And to prove the versatility of the material, Darby’s grandson built an iron bridge across the Severn.

In 1779, there was no knowledge of welding and the bridge used woodwork joints. It rapidly became world famous. Records show that people came from America, France, Belgium, Prussia, Sweden, Poland and Venice to see the wonder of the age. The Tontine hotel was built nearby to accommodate the visitors and the town of Ironbridge gradually grew around it.

Through the Victorian era the heavy industry declined, but the area’s reputation did not. The Darbys’ Coalbrookdale works was by this time producing decorative metalwork of intricate beauty. Two miles downstream, the Coalport chinaworks was exporting its wares across the world. And on the Severn’s southern bank, the Jackfield factories were producing tiles and architectural ceramics.

But by 1920s the whole area was in deep decline. The pits of the Shropshire coalfield would last a few more years, but the Coalport china factories closed in 1926 and the Coalbrookdale works had shrunk down to a fraction of its former self.

The slow slide into honourable obscurity was halted in 1963, when the government designated the whole area as a new town.

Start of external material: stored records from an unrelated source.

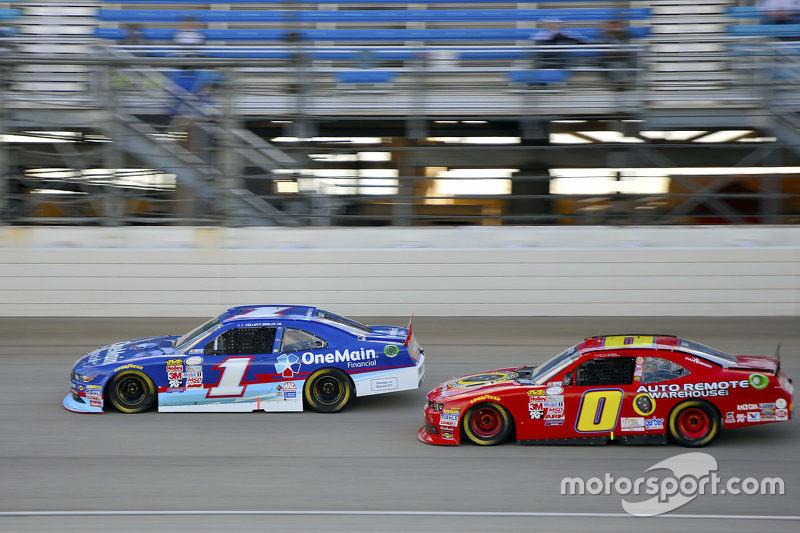 Elliott Sadler, Roush Fenway Racing Ford e Michael Self, Chevrolet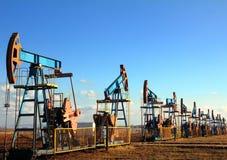 Pompes de pétrole fonctionnantes dans la ligne Photo libre de droits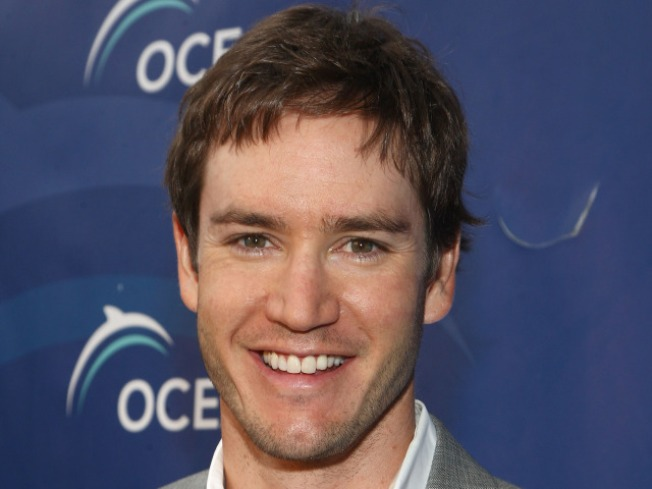 Mark-Paul Gosselaar Talks Moving From the Screen to the Stage
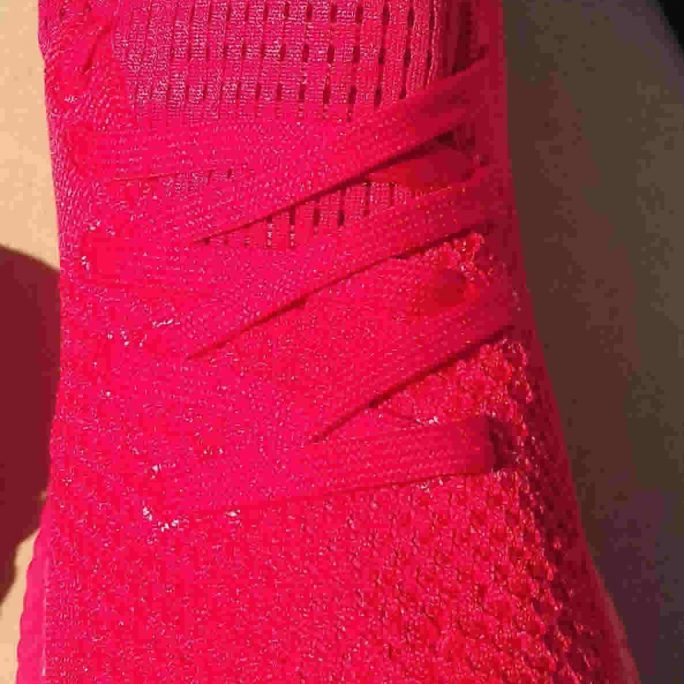 Casual red summer light trainers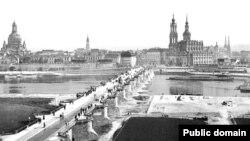Снимка на града от края на XIX век. Вляво е Църквата на Богородица (Фрауенкирхе) от XVIII век.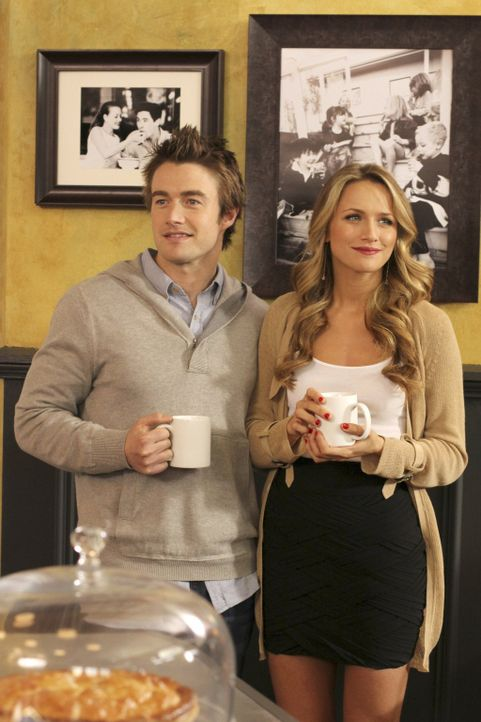 Um sie herum sind alle glücklich: Clay (Robert Buckley, l.) und Quinn (Shantel VanSanten, r.) ... - Bildquelle: Warner Bros. Pictures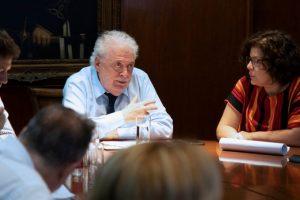 González García afirmó que la vacuna contra el Covid-19 no será obligatoria, pero se buscará que sea «masiva»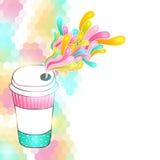 Kaffeepapierschale auf Hexagonhintergrund Lizenzfreie Stockbilder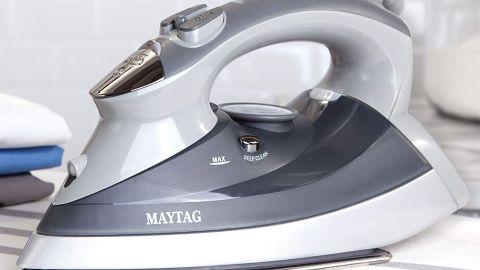 Maytag M400 Steam Iron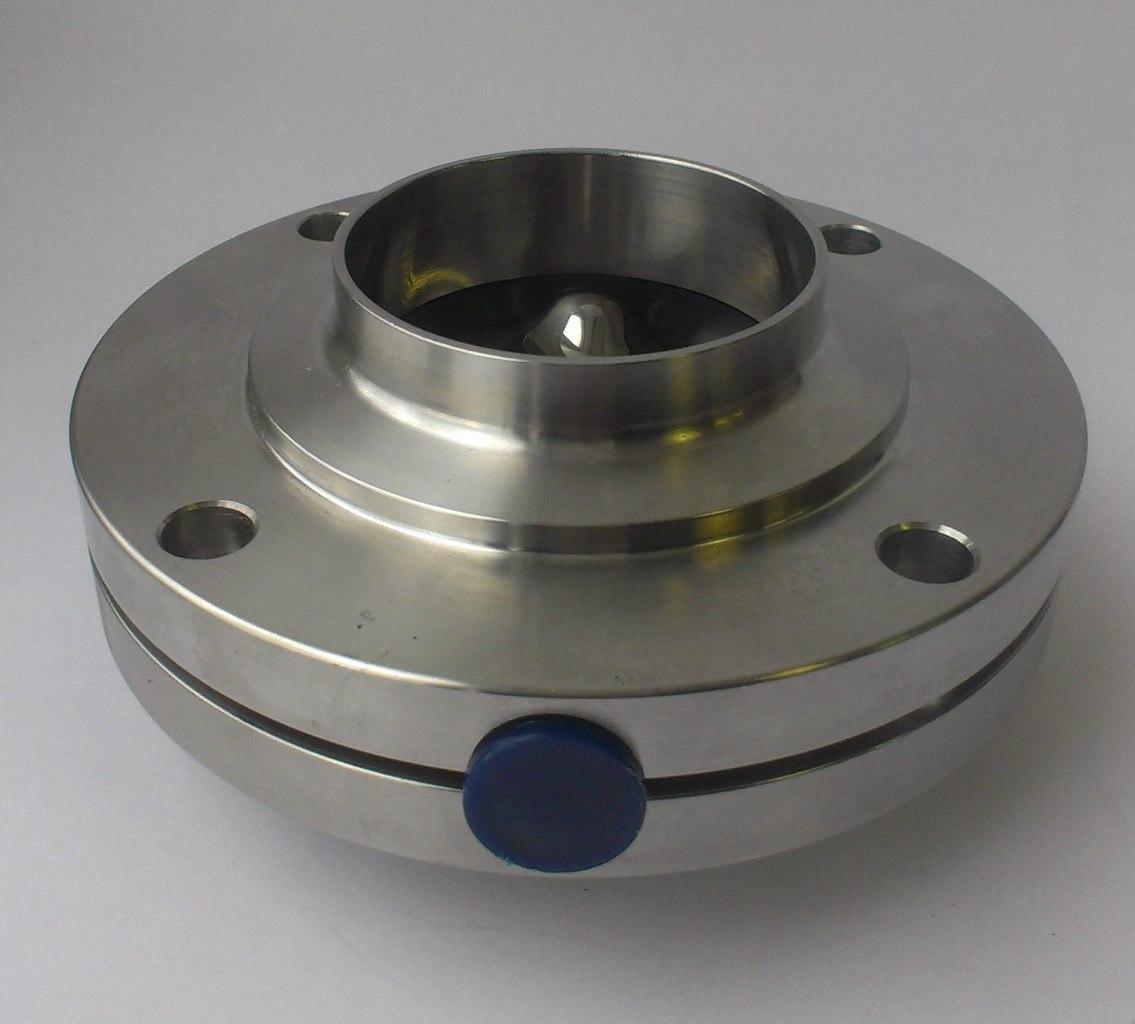 2 сопоставленых фланца заслонки Inoxpa с диском внутри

Named Telford, after the 18th century engineer, Thomas, who built roads and canals in the area, the new town was centred on the old mining villages of Dawley and Madeley.

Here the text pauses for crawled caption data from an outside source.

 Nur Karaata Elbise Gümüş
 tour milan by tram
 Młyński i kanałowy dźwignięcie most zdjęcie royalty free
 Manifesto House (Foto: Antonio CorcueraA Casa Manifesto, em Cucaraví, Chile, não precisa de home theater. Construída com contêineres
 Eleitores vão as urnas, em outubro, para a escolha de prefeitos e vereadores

To the north it enveloped the market town of Wellington, and its southern boundary was the Gorge, by now largely derelict.

Forty years later the changes are dramatic. Huge estates and massive inward investment have brought people and jobs to the town. The Darbys’ successors still make iron goods, in the form of the popular Aga cooker. The industrial heritage is in the care of the Ironbridge Gorge Museum Trust, a charity that has cannily used every grant to ensure that future generations could come and see how their forefathers worked and lived.